***** Selected excerpt

We engaged Jim Libby, an Indian, who lived up the Skykomish River about three miles, to come with his big canoe. When we got down to the boom, Jim was there. The water was up and we were ready to go. The boom that held the logs was attached to a cedar log that was made fast to the bank. Dave went out on the log to loosen the toggle that held the boom. He had taken his peavy with him and stuck it up in the log behind him and was stooping down to loosen the boom, when I saw that war was on. The senior member of the mill company was coming on the run looking pretty wrathy. He ran out on the log after Dave and I ran after him. He had said he would kill the first man on the boom. I didn’t want to see him commit murder so I followed him.

Dave had stuck his peavy in the log, he (the senior mill man) grabbed it and swung it over his head as if he was going to strike Dave. I grabbed the peavy away from him and turned and stuck it up in the log behind me. As I turned, back he came at me like an old buck sheep and away I went off the log into the water up to my neck. He ran for shore and I was wading out of the water. He met me and tied into me again. Well, he was quite an old man so there wasn’t much trouble in taking him down and holding him until Dave had the logs loose. Then he got up and climbed up the bank to the mill. The only thing he ever said about it again was years later when we became good friends again and occasionally would have a beer together, then he would tell how he had befriended me in Woods Creek.

We followed the logs to the mouth of the river and when I sold them in the spring, I found out that I had done about as well as the rest that were cutting cedar, as I had lived through the winter. That was the first logging on Woods Creek. That was the start of the harvesting of one of the greatest virgin forests in the state, the Woods Creek country.

**********

What is expected ▸ Carry on the Woods Creek logging account from the point where it stops, picking up right after its final sentence. The lines that come next are not needed for anything here.

***** Data rows

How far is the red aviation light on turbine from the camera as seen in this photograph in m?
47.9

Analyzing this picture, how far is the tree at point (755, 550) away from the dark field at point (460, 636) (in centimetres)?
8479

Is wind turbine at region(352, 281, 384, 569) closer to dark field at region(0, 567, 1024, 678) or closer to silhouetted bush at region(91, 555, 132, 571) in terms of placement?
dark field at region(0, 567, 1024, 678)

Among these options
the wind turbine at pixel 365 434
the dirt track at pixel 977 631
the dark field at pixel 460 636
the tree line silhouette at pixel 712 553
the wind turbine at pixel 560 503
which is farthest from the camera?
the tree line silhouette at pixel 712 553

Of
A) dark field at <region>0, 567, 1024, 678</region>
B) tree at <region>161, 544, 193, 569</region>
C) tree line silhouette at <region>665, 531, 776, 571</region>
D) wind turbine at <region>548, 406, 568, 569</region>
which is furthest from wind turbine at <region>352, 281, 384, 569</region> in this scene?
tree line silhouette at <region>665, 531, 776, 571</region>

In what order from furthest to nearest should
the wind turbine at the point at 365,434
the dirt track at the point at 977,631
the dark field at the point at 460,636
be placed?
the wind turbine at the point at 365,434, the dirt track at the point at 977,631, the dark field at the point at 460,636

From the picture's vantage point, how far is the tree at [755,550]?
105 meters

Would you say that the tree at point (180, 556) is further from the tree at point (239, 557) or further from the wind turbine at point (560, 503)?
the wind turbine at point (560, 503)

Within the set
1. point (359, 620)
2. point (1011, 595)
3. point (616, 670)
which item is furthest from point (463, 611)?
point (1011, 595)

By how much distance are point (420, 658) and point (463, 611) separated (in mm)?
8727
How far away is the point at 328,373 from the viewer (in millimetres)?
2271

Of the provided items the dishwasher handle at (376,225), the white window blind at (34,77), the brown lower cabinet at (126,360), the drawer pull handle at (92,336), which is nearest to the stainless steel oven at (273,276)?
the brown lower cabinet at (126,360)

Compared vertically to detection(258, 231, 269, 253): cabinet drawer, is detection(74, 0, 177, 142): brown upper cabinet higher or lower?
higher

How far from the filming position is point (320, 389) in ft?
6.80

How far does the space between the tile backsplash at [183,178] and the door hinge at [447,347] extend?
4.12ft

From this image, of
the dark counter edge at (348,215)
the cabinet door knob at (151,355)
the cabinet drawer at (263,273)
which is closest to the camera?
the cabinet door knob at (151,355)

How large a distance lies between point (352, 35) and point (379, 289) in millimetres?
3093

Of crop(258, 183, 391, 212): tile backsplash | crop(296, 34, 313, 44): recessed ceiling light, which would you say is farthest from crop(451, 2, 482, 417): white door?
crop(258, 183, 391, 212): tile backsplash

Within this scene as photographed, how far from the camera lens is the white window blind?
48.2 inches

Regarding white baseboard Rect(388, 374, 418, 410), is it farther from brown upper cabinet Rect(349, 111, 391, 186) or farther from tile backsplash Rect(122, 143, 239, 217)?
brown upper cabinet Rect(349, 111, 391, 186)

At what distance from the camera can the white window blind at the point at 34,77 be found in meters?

**********

Answer for this exercise ▸
After that trouble, everyone was cutting shingle bolts but me. But as I had a team and many of them did not, I was kept busy hauling, which was better than cutting. The Ingram boys were cutting their cedar and I hauled it out for them. Soon this cedar was all cut and they wanted to cut some of my cedar– well, they could try it. We put in several measurements without any trouble, but were only paid $2 per cord, which we considered pretty low for good shingle bolts. We heard that after the first of the month, shingles having dropped in price, we would have to stand another 10 cent cut, which would be $1.90 per cord; pretty cheap, we thought.

So a few of us that had cedar got together and decided we wouldn’t stand for the cut in price. The first of the month the Ingram boys had cut and piled about 30 cords, as had many more cutters up above on the creek. Well, the boss mill man came up, he measured our bolts first. He started picking out of the piles many bolts that he said were bad. This looked strange, as he had not been in the habit of doing that.

He had cut the measurement on 30 cords, a little more than a cord, and then said bolts were now only $1.90 per cord. Well, Mr. Mill Man, you have cut the price 10 cents per cord, docked the measurement one cord out of thirty, and we have to wait 30 days for our money, so you cannot have them. All right, let them stay there and rot, I don’t want them. And away he went up the creek.

The next cutters he saw, as I was told afterward, he told them, “I will have nothing to do with Pearsall. His bolts can rot. Shingles are down and I can only pay $1.90 per cord.” Well, now what could I do? I couldn’t afford to let the shingle bolts rot. The Ingram boys must have their pay for cutting as we had all had to live. Now was the time, if a man had any guts, to use them.

So war was declared again. J.E. Dolloff was running a general store in Monroe. If he would agree to a proposition to furnish supplies until the last of August, the Ingram boys would keep on cutting and I would keep on hauling and piling them on the creek bank. Well, Dolloff said he would take a chance. The Ingram boys agreed to it. They were sure of their supplies. We got cutting and hauling.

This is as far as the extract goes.